#### Assigned task
Please copy exactly the lines from the top of the data through the line containing "scientific name: Aepyceros melampus", and nothing else.

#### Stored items
==============================
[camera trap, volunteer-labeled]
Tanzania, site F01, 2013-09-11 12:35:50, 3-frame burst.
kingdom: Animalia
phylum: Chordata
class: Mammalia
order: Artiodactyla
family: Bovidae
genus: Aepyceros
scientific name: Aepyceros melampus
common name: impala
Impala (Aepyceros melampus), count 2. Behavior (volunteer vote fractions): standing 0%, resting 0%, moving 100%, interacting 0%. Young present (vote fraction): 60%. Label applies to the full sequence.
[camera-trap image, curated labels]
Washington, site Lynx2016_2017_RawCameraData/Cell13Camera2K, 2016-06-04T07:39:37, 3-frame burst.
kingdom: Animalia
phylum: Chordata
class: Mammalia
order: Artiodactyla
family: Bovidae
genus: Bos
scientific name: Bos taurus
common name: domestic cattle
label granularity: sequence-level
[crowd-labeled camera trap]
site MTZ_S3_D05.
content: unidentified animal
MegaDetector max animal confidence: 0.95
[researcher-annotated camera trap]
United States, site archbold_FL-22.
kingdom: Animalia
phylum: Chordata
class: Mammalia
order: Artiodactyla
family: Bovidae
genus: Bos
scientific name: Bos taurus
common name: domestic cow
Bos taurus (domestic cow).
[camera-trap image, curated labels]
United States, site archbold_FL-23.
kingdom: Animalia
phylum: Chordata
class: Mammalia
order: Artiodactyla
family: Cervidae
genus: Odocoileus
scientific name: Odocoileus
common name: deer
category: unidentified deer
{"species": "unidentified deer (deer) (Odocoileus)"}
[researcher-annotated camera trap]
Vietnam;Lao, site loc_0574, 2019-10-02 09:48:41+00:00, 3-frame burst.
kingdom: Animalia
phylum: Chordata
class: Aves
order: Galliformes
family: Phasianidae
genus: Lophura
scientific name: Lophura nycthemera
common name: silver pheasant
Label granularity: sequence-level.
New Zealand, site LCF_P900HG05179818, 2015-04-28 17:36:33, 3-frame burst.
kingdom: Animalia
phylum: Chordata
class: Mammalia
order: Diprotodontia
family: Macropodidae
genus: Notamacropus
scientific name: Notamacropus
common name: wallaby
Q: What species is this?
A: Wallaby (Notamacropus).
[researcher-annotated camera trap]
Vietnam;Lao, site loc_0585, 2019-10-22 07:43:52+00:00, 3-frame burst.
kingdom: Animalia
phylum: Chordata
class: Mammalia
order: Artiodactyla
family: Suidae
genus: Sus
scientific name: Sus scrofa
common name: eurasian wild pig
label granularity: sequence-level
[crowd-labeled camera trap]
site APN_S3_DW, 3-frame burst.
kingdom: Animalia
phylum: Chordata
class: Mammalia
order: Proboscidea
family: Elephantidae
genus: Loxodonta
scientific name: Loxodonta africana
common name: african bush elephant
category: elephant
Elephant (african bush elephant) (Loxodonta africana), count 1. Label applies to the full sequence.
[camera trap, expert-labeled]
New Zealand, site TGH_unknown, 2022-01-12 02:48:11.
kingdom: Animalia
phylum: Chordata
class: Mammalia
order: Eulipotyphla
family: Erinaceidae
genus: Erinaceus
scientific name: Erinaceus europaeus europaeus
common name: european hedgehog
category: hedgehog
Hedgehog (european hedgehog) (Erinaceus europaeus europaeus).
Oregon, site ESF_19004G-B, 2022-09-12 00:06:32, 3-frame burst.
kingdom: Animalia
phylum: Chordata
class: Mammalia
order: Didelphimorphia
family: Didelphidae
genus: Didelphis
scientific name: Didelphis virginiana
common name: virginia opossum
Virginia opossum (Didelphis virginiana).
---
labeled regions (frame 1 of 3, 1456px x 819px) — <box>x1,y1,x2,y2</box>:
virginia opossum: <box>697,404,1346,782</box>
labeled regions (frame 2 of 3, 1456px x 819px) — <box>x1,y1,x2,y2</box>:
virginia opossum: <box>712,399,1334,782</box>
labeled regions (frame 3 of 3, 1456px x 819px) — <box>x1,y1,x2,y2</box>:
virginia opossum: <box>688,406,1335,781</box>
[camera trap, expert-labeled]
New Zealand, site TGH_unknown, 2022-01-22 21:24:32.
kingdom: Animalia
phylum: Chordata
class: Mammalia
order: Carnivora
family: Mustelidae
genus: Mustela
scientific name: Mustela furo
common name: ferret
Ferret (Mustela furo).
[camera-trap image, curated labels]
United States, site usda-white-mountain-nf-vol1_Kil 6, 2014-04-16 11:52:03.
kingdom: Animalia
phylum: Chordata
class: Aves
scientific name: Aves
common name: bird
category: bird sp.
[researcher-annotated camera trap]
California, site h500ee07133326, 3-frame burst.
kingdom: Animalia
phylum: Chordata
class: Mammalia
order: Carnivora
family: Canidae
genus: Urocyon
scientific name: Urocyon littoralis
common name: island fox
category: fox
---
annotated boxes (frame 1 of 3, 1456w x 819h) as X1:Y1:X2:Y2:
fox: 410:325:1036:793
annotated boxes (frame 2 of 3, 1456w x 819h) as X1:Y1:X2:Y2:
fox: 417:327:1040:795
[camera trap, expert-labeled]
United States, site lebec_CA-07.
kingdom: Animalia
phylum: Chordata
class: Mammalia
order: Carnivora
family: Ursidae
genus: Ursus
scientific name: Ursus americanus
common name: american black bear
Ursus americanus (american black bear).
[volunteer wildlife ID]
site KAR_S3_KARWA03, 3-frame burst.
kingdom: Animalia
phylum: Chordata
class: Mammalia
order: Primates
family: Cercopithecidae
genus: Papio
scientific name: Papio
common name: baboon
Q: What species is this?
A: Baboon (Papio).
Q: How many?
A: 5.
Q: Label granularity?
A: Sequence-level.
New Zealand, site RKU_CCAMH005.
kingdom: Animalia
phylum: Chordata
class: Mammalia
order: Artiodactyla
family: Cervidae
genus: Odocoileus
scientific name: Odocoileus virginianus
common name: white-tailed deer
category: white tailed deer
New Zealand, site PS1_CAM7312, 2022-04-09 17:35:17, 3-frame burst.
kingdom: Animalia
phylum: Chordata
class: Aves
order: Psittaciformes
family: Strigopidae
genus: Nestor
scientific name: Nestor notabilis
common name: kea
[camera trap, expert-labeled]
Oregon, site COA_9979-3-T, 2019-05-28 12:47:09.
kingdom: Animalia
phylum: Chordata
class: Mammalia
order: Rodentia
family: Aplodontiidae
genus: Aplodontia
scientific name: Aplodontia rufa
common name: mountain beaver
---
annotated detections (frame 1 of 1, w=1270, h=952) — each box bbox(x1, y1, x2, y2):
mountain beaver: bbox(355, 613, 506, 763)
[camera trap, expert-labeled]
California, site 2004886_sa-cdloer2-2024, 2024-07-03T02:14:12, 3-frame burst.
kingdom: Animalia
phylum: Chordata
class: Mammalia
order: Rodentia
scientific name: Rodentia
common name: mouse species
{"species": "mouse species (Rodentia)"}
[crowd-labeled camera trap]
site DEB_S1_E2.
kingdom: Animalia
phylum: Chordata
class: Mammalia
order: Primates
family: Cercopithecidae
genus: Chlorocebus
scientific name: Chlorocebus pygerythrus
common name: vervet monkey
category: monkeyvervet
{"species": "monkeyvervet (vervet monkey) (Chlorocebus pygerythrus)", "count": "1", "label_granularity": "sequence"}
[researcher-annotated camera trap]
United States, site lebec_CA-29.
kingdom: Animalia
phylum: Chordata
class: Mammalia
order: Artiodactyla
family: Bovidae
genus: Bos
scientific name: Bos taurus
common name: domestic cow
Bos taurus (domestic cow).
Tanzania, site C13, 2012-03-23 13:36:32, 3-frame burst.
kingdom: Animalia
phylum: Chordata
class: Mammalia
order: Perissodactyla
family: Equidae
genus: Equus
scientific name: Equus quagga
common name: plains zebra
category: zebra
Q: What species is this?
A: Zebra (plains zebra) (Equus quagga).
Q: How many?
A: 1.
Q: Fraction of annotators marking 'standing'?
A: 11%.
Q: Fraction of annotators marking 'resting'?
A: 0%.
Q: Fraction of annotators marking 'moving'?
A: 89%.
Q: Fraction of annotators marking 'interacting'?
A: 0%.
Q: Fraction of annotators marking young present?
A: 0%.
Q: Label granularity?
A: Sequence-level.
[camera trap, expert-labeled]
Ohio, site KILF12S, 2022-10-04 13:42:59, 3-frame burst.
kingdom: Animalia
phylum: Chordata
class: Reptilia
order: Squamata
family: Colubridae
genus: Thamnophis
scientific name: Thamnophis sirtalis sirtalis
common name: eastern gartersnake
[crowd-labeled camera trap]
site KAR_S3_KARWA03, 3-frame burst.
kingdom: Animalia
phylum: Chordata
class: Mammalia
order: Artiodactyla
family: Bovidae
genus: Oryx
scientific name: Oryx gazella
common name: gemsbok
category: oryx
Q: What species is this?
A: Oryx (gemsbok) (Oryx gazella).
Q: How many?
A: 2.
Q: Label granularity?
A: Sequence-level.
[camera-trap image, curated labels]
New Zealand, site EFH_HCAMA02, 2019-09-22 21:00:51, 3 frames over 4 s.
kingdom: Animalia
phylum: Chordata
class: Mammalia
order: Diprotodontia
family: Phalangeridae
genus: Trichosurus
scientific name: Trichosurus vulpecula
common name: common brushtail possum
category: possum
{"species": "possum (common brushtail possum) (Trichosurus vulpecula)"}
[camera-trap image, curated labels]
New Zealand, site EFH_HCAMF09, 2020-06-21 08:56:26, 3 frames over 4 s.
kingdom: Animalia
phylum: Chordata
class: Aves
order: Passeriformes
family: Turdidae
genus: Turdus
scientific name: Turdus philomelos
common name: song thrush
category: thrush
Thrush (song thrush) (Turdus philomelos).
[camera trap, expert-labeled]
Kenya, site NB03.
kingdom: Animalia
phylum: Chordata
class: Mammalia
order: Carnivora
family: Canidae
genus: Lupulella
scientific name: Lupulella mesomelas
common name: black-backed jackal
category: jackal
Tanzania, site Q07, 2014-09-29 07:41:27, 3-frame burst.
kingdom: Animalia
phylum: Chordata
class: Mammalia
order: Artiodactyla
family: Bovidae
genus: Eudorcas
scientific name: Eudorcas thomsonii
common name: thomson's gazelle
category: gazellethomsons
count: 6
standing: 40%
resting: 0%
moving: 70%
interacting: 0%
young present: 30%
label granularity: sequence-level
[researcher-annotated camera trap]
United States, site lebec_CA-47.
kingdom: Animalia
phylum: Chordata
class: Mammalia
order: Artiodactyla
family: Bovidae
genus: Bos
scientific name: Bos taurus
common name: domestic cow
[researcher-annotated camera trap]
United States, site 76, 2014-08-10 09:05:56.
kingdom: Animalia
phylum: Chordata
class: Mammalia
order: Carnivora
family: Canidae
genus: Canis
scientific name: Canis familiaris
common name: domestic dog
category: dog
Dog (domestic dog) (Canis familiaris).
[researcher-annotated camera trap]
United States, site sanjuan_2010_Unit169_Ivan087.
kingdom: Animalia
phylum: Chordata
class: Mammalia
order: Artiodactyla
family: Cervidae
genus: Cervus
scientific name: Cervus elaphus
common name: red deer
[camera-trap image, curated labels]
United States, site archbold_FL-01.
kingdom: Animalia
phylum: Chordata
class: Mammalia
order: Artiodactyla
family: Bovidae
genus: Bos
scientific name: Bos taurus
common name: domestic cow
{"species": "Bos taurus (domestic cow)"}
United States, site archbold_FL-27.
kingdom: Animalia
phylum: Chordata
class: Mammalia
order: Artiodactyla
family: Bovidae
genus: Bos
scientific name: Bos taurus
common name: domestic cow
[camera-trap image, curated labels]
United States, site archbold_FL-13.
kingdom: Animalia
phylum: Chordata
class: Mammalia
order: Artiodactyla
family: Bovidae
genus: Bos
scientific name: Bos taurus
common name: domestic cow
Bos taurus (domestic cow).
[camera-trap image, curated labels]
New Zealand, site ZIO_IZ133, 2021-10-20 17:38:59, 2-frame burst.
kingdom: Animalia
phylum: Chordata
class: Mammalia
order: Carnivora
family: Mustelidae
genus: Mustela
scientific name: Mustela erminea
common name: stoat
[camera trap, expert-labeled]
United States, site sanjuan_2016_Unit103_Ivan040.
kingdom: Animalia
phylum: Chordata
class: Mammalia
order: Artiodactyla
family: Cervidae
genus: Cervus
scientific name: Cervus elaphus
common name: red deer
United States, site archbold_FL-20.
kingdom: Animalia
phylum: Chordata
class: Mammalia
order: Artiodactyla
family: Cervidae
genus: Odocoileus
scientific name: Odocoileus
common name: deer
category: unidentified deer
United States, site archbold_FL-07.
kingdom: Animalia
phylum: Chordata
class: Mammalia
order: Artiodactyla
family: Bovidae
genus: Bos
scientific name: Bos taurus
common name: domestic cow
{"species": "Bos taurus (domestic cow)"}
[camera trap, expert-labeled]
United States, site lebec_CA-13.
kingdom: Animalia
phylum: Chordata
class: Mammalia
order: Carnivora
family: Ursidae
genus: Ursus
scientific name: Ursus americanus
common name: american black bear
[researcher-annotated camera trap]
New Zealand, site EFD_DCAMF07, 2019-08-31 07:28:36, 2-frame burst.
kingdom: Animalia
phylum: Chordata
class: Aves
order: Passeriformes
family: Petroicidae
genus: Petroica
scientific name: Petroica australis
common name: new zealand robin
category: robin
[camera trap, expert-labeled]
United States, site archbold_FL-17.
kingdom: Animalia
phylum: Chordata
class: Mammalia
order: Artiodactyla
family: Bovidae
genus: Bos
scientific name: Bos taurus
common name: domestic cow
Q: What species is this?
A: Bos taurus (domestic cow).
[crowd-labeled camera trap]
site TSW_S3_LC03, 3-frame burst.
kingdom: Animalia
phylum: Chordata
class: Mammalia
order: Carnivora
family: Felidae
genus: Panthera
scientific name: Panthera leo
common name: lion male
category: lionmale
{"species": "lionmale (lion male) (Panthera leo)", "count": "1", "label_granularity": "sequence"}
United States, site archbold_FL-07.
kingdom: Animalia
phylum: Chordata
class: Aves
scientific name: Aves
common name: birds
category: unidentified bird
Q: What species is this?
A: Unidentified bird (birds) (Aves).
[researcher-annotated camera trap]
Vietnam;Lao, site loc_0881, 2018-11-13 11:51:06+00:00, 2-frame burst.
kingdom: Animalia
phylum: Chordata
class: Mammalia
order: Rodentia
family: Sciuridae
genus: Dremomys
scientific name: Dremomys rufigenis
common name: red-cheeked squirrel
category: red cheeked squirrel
==============================
#### Response area
[camera trap, volunteer-labeled]
Tanzania, site F01, 2013-09-11 12:35:50, 3-frame burst.
kingdom: Animalia
phylum: Chordata
class: Mammalia
order: Artiodactyla
family: Bovidae
genus: Aepyceros
scientific name: Aepyceros melampus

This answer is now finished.